Analysis and Simulation of Partial Differential Equations in Mathematical Biology: Applications to Bacterial Biofilms and Fisher's Equation.

摘要

In this dissertation, we investigate two important problems in mathematical biology that are best modeled using partial differential equations. We first consider the question of how surface-adherent bacterial biofilm communities respond in flowing systems, simulating the interaction and separation process using the immersed boundary method.
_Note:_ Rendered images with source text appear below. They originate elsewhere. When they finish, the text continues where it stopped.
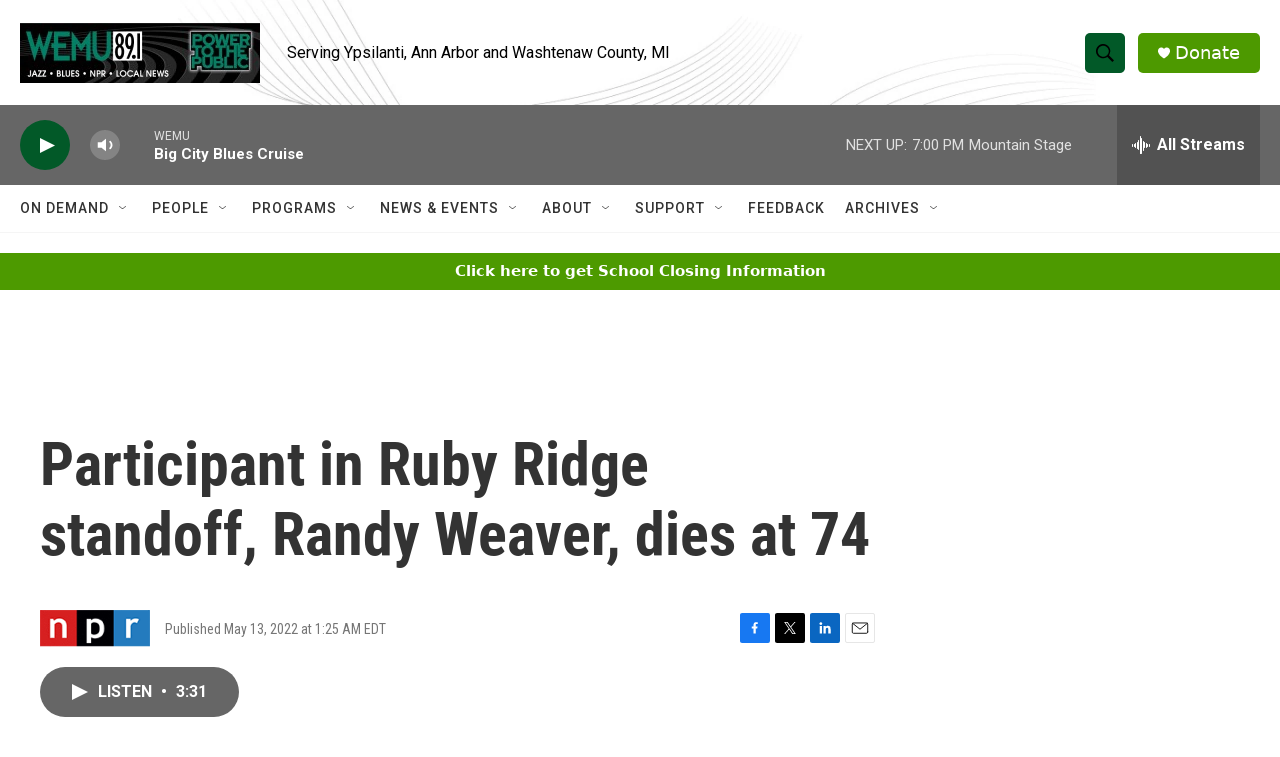

--- FILE ---
content_type: text/html; charset=utf-8
request_url: https://www.google.com/recaptcha/api2/aframe
body_size: 267
content:
<!DOCTYPE HTML><html><head><meta http-equiv="content-type" content="text/html; charset=UTF-8"></head><body><script nonce="fTAPeMcnc-MXzLFl61wjjQ">/** Anti-fraud and anti-abuse applications only. See google.com/recaptcha */ try{var clients={'sodar':'https://pagead2.googlesyndication.com/pagead/sodar?'};window.addEventListener("message",function(a){try{if(a.source===window.parent){var b=JSON.parse(a.data);var c=clients[b['id']];if(c){var d=document.createElement('img');d.src=c+b['params']+'&rc='+(localStorage.getItem("rc::a")?sessionStorage.getItem("rc::b"):"");window.document.body.appendChild(d);sessionStorage.setItem("rc::e",parseInt(sessionStorage.getItem("rc::e")||0)+1);localStorage.setItem("rc::h",'1768777960939');}}}catch(b){}});window.parent.postMessage("_grecaptcha_ready", "*");}catch(b){}</script></body></html>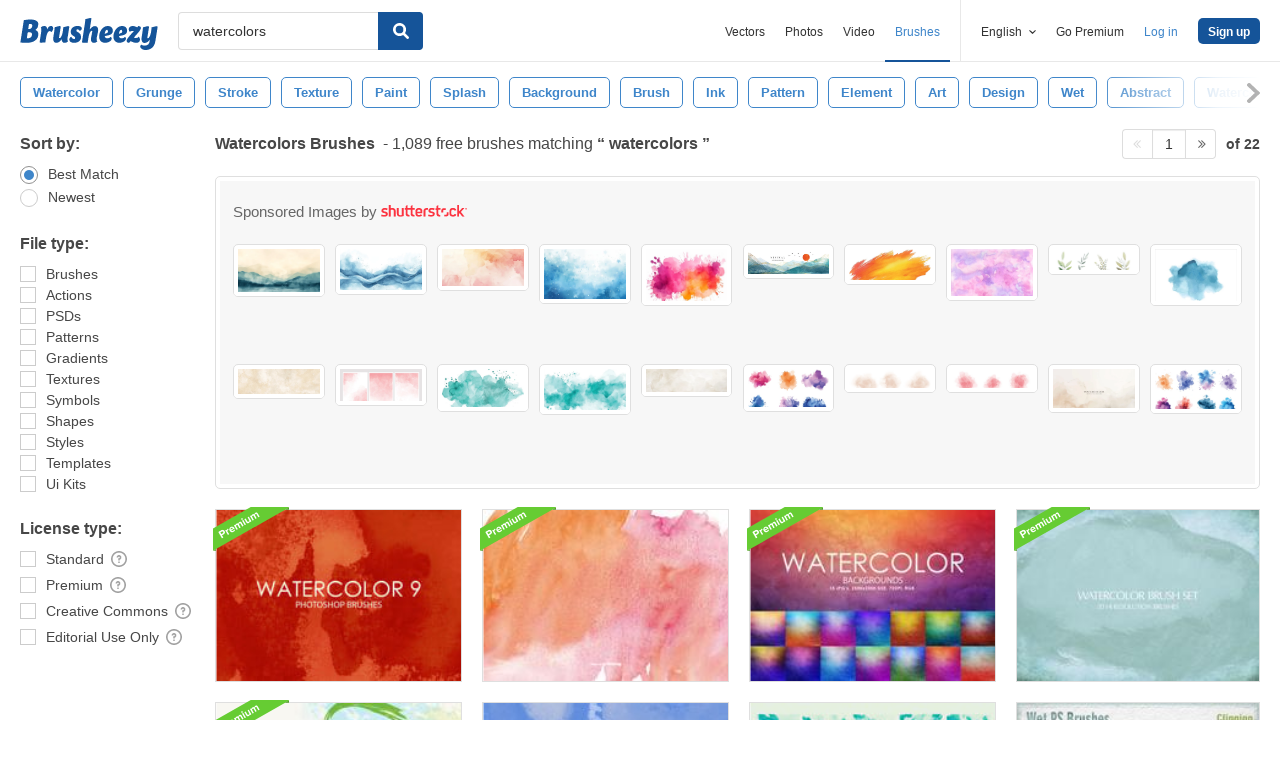

--- FILE ---
content_type: text/plain;charset=UTF-8
request_url: https://c.pub.network/v2/c
body_size: -112
content:
c96e1008-d602-4425-9a5c-94135c282a38

--- FILE ---
content_type: text/plain;charset=UTF-8
request_url: https://c.pub.network/v2/c
body_size: -263
content:
b6e528c0-79c8-4c13-b86c-28fd1d85a6d9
We use the incompressible viscous Navier-Stokes (N-S) equations to describe the motion of the flowing fluid. In these simulations, we can assign different density and viscosity values to the biofilm than those of the surrounding fluid. The simulation also includes breakable springs connecting the particles in the biofilm. This allows the inclusion of erosion and detachment in the simulation. We discretize the fluid equations using finite differences and use a multigrid method to solve the resulting equations at each time step. The use of multigrid is necessary because of the dramatically different densities and viscosities between the biofilm and the surrounding fluid. We investigate and simulate the model in both two and three dimensions.;We also consider the spread of favorable genes in a population as described by the time varying coefficient Fisher's equation. We construct analytical solutions by using the Painleve property for partial differential equations as defined by Weiss in 1983. We use this technique to find solutions to Fisher's equation with time-dependent coefficients for both diffusion and nonlinear terms. Finally, we compute specific solutions to illustrate their behaviors.